Posted by: masaccio at August 22, 2004 10:11 AM

Nothing to discuss - Marbury. why? Cuz there would not have been any other imprtant cases otherwise.

Posted by: Armando at August 22, 2004 10:19 AM

I'm not familiar enough with international judicial history -- and certainly not with events of centuries ago -- to comment in that direction. But in the U.S., it seems to me there are three ways to take it: "Most significant decision ever", being the one with the biggest impact positive or negative; "Most important decision ever", which my admittedly-subjective ear hears as a "positive" case (that is, the judgment of history is that it went the best way); "Worst decision ever" is self-explanatory. All three offer potentially different answers.

"Most significant decision ever" is almost surely Marbury v. Madison, for all the reasons stated above. Above all, without it, none of the other candidate decisions could have even occurred. I'm inclined to think it is also the leading contender for "Most important decision" because, by general agreement, it's clear the decision was a good one.

"Worst decision" ever depends a little: by what measure? If we mean in terms of sheer legal incompetence -- a decision pulled from thin air, representing a direct assault on basic American legal principles (not to mention violating the stated lifetime beliefs of those who wrote it), then Bush v. Gore wins hands down. If we mean in terms of the broader historical impact, then the Dred Scott decision since it may well have been a precursor to the Civil War (remember: Bush v. Gore was outrageous, but had the court declined to accept the case, OR had found for Gore, the GOP-dominated Florida legislature, and the GOP-dominated federal House, had both made clear they would likely vote to put Bush into office anyhow).

Posted by: Roger Keeling at August 22, 2004 11:12 AM

What happens if Jesus's trial before Pilate goes the other way? He's not crucified. And how does the central tenet of Christianity -- that Jesus is the personal savior of everyone who accepts him, by virtue of dying for that person's, and everyone's, sins -- get established then? By the criterion of what would have happened if the trial went the other way, that strikes me as hands down the most significant trial in history.

Posted by: Tom O'Bedlam at August 22, 2004 11:38 AM

I might add that I make no claims about the truth of the central tenet of Christianity; I merely claim that without that central narrative it's hard to see Christianity establishing itself as a major religion. And that, in turn, has major implications for the transition from the Roman Empire to medieval civilization, and for all subsequent history.

Posted by: Tom O'Bedlam at August 22, 2004 12:16 PM

I've no particulalr point of view on the relative importance of your third example, but I do find your knee-jerk interpretation of the merits of the case to be tiresome, especially from someone who is obviously as broadly and deeply educated as you.

Critics of traditional religious belief (and Brad, you quite often seem to be in that camp) will often rail against this or that doctine because its implications are unpleasent.
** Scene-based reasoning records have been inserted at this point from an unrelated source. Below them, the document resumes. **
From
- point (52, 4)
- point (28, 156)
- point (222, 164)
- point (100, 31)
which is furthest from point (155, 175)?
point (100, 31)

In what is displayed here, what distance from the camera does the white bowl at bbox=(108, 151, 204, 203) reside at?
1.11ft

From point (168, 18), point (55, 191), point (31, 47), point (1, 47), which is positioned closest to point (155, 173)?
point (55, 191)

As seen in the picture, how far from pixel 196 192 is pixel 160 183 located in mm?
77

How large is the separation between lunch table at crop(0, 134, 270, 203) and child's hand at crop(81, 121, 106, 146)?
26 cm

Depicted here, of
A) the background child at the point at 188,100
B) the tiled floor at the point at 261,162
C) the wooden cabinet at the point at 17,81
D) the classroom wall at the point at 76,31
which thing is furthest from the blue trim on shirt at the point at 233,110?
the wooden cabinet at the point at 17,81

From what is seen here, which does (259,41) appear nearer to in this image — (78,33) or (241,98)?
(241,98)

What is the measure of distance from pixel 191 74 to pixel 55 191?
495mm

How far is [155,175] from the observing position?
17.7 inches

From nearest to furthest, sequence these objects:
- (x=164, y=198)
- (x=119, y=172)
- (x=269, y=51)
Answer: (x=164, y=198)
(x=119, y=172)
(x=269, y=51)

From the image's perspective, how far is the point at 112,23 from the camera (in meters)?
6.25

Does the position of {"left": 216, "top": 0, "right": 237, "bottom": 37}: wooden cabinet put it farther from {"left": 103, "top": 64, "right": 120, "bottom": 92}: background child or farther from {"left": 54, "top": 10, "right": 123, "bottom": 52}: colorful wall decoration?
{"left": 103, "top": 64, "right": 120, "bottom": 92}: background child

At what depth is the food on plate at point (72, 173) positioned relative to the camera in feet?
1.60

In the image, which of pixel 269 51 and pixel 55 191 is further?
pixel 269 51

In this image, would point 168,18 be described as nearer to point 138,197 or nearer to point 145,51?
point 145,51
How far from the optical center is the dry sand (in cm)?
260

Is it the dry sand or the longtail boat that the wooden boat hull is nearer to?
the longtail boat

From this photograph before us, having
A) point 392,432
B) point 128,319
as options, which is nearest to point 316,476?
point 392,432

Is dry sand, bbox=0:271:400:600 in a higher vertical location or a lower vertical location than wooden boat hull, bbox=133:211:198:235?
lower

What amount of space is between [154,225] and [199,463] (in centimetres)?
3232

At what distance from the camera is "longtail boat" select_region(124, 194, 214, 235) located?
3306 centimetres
But the believer, in chossing whether to believe proposition A or mutually exclusive proposition B does not typically ask the question "Which of these two do I WANT to be true," nor the question "Which of these two, IF TRUE, has implications that will create a better world," but rather, simply, "Which of these two IS true?"

You yourself may not be a Christian generally, or an orthodox Christian specifically, and so you may consider it untrue that some beings will spend eternity in torment. But its not a odd thing to believe for those who take the truth-claims of Christianity seriously. Indeed, Jesus himself taught things that make it very hard not to believe that for some souls Hell is the ultimate resting place. You may find that unture; you may find that unpleasent if true. But you seem to suggest that intellectual dishonesty on the part of ancient theologians would have been a good thing because it would have created a more harmonious state of affairs.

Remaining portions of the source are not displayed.